What Is Byzantine Agreement Problem In Distributed System

A Byzantine error (also interactive consistency, congruence of sources, avalanche of errors, Byzantine correspondence problem, Byzantine generals problem, and Byzantine failure[1]) is a condition of a computer system, especially distributed computer systems, where components can fail and where there is imperfect information about the failure of a component. The term takes its name from an allegory, the “Problem of the Byzantine Generals”[2], which was developed to describe a situation in which the actors of the system must agree on a concerted strategy to avoid a catastrophic failure of the system, but some of these actors are unreliable. The study by Pease, Shostak and Lamport was among the first to address the problem of achieving coordinated behavior between the processors of a distributed system in the event of a failure [21]. Since the publication of the article, this topic has become a vast field of research. Below is a presentation of the main findings on the specific issues addressed in their paper.

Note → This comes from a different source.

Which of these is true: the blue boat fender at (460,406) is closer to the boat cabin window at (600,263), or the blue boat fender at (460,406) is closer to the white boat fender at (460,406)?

In some cases, this entry uses the terminology currently accepted in this topic and not the original terminology used by the authors. In this article, we have discussed some general information about the problem of consensus in distributed systems. The problem is complicated by the presence of treacherous generals who can not only vote for a sub-optimal strategy, but also selectively do so. For example, if nine generals vote, four of whom support the attacks, while four others are in favor of retirement, the ninth general can send a vote on withdrawal to those generals in favor of withdrawal and a vote on the attack to the others. Those who received a retirement vote from the ninth general will withdraw, while the others will attack (which may not go well for the attackers). The problem becomes even more complicated because generals are physically separated and have to send their votes through messengers who may not vote or falsify their votes. The nodes of the distributed system must all agree on a specific set of rules and be able to move forward by agreeing on a specific evaluation of a transaction before adding it to the database. Tolerance for Byzantine faults can be achieved when loyal (not imperfect) generals have a majority agreement on their strategy.